ENUNCIADO 1> Indica si cada afirmación concuerda con el fragmento sobre los intelectuales: (a) los modelos de intelectual a los que estamos acostumbrados son analógicos; (b) hoy se afronta el asunto con la misma diversidad que en otros tiempos; (c) los tipos de intelectuales se comparan con los contenedores del reciclaje. Responde sí o no en cada caso y cita literalmente las palabras del fragmento que lo deciden.

De estos intelectuales del compromiso hemos tenido de todo tipo: orgánicos, generales, especializados, de plástico, de papel, de cristal. Más o menos como los contenedores del reciclaje.
Esa diversidad de otros tiempos contrasta con la vaguedad con la que hoy afrontamos el asunto. Y con la duda recurrente que nos lleva constantemente a preguntarnos qué es un intelectual en la actualidad, dónde lo encontramos, cuál es su impacto en este tiempo de redes y masificación de la opinión.
Dado que los modelos de intelectual a los que estamos acostumbrados son analógicos, de la era del papel, se hace difícil calibrar su importancia en un tiempo de velocidad extrema y respuestas rápidas. Un tiempo dominado por la multiplicidad de ideas sobre cualquier cosa.

MATERIAL PROPORCIONADO>
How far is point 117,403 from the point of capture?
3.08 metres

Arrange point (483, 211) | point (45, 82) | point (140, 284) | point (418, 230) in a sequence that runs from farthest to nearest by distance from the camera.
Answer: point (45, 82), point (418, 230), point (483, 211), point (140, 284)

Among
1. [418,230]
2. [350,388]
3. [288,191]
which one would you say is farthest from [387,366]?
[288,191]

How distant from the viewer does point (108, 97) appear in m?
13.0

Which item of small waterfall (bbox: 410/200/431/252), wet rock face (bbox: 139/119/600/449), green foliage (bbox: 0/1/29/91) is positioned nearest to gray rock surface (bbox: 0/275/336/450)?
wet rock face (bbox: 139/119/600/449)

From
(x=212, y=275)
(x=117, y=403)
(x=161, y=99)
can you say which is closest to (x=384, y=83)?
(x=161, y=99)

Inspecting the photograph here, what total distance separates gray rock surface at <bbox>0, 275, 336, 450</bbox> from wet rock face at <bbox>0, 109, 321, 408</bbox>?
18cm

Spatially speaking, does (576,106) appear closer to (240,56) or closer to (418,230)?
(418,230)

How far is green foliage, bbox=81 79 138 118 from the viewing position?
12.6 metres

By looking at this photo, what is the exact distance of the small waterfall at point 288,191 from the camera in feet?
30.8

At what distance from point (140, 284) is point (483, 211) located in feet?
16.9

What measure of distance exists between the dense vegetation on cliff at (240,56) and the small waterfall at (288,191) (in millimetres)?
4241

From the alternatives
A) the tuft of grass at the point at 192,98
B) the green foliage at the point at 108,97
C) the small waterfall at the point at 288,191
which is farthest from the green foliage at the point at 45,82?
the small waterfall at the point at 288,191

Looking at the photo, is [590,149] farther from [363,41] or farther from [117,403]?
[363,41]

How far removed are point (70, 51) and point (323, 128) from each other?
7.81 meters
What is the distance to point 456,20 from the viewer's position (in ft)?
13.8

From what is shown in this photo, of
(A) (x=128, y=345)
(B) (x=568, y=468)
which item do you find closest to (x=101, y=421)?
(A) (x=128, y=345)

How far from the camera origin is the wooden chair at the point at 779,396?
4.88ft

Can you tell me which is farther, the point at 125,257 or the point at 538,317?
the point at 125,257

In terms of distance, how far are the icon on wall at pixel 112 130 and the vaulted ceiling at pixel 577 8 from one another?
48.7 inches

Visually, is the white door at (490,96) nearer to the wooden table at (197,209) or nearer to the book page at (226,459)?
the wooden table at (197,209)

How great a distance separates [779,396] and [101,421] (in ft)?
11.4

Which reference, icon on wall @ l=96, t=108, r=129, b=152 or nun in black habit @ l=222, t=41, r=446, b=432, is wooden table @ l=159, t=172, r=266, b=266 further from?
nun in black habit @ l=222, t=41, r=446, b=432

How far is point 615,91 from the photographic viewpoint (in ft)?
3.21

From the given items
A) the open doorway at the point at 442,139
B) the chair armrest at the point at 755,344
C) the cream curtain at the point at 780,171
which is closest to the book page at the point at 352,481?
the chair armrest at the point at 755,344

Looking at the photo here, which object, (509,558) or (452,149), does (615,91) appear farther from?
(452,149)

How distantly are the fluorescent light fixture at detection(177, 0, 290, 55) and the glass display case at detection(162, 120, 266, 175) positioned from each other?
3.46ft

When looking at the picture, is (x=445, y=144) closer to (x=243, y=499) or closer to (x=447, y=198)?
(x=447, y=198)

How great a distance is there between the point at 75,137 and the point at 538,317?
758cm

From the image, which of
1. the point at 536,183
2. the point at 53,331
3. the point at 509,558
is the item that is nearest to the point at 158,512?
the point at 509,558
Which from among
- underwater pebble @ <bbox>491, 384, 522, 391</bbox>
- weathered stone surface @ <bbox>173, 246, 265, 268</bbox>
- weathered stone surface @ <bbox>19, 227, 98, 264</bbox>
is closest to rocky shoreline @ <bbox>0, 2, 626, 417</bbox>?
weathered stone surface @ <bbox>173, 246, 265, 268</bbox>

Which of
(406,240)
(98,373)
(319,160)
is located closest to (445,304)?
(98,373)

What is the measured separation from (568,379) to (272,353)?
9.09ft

ENUNCIADO 2> Reproduce sin cambios el tramo de los registros que va desde la línea que contiene "How far is point 615,91" hasta el final de los registros, con ambos extremos incluidos.

RESULTADO 1>
(a) Sí: "los modelos de intelectual a los que estamos acostumbrados son analógicos, de la era del papel"
(b) No: "Esa diversidad de otros tiempos contrasta con la vaguedad con la que hoy afrontamos el asunto."
(c) Sí: "Más o menos como los contenedores del reciclaje."

RESULTADO 2>
How far is point 615,91 from the photographic viewpoint (in ft)?
3.21

From the given items
A) the open doorway at the point at 442,139
B) the chair armrest at the point at 755,344
C) the cream curtain at the point at 780,171
which is closest to the book page at the point at 352,481?
the chair armrest at the point at 755,344

Looking at the photo here, which object, (509,558) or (452,149), does (615,91) appear farther from?
(452,149)

How distantly are the fluorescent light fixture at detection(177, 0, 290, 55) and the glass display case at detection(162, 120, 266, 175) positioned from each other?
3.46ft

When looking at the picture, is (x=445, y=144) closer to (x=243, y=499) or closer to (x=447, y=198)?
(x=447, y=198)

How great a distance is there between the point at 75,137 and the point at 538,317?
758cm

From the image, which of
1. the point at 536,183
2. the point at 53,331
3. the point at 509,558
is the item that is nearest to the point at 158,512?
the point at 509,558
Which from among
- underwater pebble @ <bbox>491, 384, 522, 391</bbox>
- weathered stone surface @ <bbox>173, 246, 265, 268</bbox>
- weathered stone surface @ <bbox>19, 227, 98, 264</bbox>
is closest to rocky shoreline @ <bbox>0, 2, 626, 417</bbox>?
weathered stone surface @ <bbox>173, 246, 265, 268</bbox>

Which of
(406,240)
(98,373)
(319,160)
is located closest to (445,304)?
(98,373)

What is the measured separation from (568,379) to (272,353)?
9.09ft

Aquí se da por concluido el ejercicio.